In a separate action by C3 against D2, C3 referred to complaints about the North Yorkshire police in connection with a family dispute involving his brother and parents. They were found to be unsubstantiated or applications to dispense with the need to investigate them were granted by the IPCC.

A WordPress blog was set up which contained publications about the police, the IPCC and relating to C3. Their contents were retweeted on a Twitter page and on Facebook. C3 was concerned about the appearance of her name in Google search rankings. She maintained that the allegations were untrue, and explained how upset she was by what had been published. Her distress was acute.


Should the Cs be granted interim injunctive relief to restrain the defendants from harassing them and to compel them to take down internet postings?
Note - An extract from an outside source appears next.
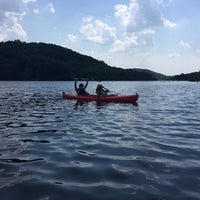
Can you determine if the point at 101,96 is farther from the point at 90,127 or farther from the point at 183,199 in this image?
the point at 183,199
Granting the injunctions sought:

The relevant conduct had occurred on at least two occasions and had targeted each of the Cs. The allegations in question were calculated to cause alarm and distress, going a long way beyond that which is merely unattractive and unreasonable. They were properly described as oppressive and as tormenting the Cs, who were public servants deserving of protection against those who launch campaigns of vilifications against them.

There was no material suggesting a defence to the claim of harassment, and no basis for a defence under s1(3) of the Protection from Harassment Act 1997. While the conduct of officials performing a public service is capable of being a matter of substantial public interest, there was nothing to suggest that such an interest was present here. Such a public interest did not extend to the personal abuse and vilification levelled at the Cs. The Cs were likely to establish at trial that publication should not be allowed.


The Judge took the approach to the online publications taken by Tugendhat J in Law Society v Kordowski [2014] EMLR 2, where he accepted submissions on behalf of the claimants that on-going publication on a website of their names, in the knowledge that it would inevitably come to their attention, constituted harassment on at least two or more occasions. This judgment demonstrates that this is becoming a well-established route for those seeking to put an end to distressing online publications in which they feature.